Q: What are the top ten challenges facing businesses and IT departments in the next five years and what are your recommendations to meet/overcome these challenges?

 

A: The entire field is one of challenges. The biggest is using IT to meet the organizational goals. Pointy-haired bosses are a bane to effective IT management, so subtle education is a must in order to maintain your “place at the table”. Keeping up with technology allows the IT manager to make intelligent choices and effective plans. As IT becomes more important to an organization, IT managers must have good management skills, good interpersonal skills, and good corporate political skills.

 

Let me make a pitch for writers as well. Besides the obvious benefit that you will learn more as you develop the knowledge to write about a subject, being a published writer in the technology field is a relatively easy task to accomplish (as opposed to successfully writing a New York Times' bestseller). Practiced and enhanced communication skills are always a plus. Writing provides the added benefit of helping the community and it's good for your resume.

 

Q: If you were doing this interview, what five questions would you ask of someone in your position and what would be your answers?

 

A: Only one question: What's the biggest problem to the wider adoption of Linux?

 

A comedian said that he was a vegetarian not because he loved animals, but because he hated vegetables. I see too many people using Linux not because they love it, but because they hate Microsoft.

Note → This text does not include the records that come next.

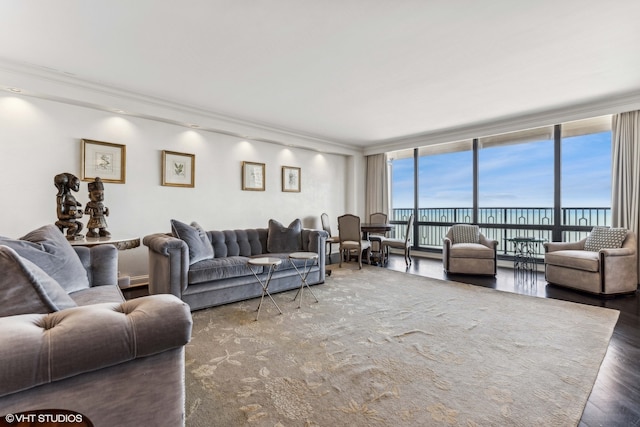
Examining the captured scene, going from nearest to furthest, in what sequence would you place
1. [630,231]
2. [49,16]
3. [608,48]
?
[49,16] < [608,48] < [630,231]

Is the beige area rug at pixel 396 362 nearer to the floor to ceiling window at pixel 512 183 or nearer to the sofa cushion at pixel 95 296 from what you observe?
the sofa cushion at pixel 95 296

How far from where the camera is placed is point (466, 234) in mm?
5332

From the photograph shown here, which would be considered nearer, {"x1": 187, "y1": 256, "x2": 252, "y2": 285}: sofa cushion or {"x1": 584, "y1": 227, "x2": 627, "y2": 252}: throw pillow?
{"x1": 187, "y1": 256, "x2": 252, "y2": 285}: sofa cushion

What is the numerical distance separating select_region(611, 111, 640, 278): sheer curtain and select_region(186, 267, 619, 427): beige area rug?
1.93m

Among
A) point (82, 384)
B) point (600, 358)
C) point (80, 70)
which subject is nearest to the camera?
point (82, 384)

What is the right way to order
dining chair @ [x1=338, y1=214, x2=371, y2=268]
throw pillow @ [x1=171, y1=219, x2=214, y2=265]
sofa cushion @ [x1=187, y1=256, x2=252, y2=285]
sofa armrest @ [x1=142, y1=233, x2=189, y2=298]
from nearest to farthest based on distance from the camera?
1. sofa armrest @ [x1=142, y1=233, x2=189, y2=298]
2. sofa cushion @ [x1=187, y1=256, x2=252, y2=285]
3. throw pillow @ [x1=171, y1=219, x2=214, y2=265]
4. dining chair @ [x1=338, y1=214, x2=371, y2=268]

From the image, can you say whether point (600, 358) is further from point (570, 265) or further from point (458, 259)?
point (458, 259)

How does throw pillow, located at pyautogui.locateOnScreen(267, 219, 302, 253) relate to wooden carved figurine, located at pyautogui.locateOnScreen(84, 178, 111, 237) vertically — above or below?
below

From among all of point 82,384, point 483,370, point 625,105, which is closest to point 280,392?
point 82,384

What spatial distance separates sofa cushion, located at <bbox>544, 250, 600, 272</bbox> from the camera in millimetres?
3773

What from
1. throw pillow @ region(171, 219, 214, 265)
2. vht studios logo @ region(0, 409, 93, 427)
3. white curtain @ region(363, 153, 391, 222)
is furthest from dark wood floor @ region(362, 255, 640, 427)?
throw pillow @ region(171, 219, 214, 265)

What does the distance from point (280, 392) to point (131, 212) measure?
3634mm

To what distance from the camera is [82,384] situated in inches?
40.6

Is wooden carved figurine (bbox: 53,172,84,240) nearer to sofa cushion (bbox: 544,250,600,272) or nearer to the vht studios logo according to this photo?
the vht studios logo
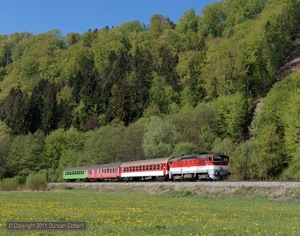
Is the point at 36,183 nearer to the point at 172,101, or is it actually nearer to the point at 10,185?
the point at 10,185

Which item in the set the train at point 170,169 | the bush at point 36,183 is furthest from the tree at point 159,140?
the bush at point 36,183

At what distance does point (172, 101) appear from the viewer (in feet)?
424

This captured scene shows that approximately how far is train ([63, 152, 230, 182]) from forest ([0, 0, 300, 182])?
10829mm

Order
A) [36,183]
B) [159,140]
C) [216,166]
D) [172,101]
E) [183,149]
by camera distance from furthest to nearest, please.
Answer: [172,101] → [159,140] → [183,149] → [36,183] → [216,166]

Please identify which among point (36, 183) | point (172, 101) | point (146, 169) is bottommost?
point (36, 183)

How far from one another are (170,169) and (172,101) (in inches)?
2912

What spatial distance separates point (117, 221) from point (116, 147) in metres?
→ 74.5

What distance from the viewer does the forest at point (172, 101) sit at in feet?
258

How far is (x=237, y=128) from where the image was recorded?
9450 centimetres

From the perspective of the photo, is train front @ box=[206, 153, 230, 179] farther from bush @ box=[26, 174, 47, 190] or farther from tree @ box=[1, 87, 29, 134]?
tree @ box=[1, 87, 29, 134]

These same people also glom on to some other aspect of the OS (editors, desktops, widget sets) and treat it like a religious matter based not on what they like about their choice, but what they hate about the alternatives. They also denigrate those who make different choices. This negativeness does nothing to foment the wider adoption of Linux, but has quite the opposite effect. It poisons the well for us all and makes decision-makers hesitant to consider Linux. These bigots need to grow up, but I suspect they never will. Solve that problem and Linux will spread.

 

Q: Hoyt, thank you for sharing your knowledge and experiences with our audience.

 

A: Thanks for the opportunity for some introspection and rambling. Now, back to work.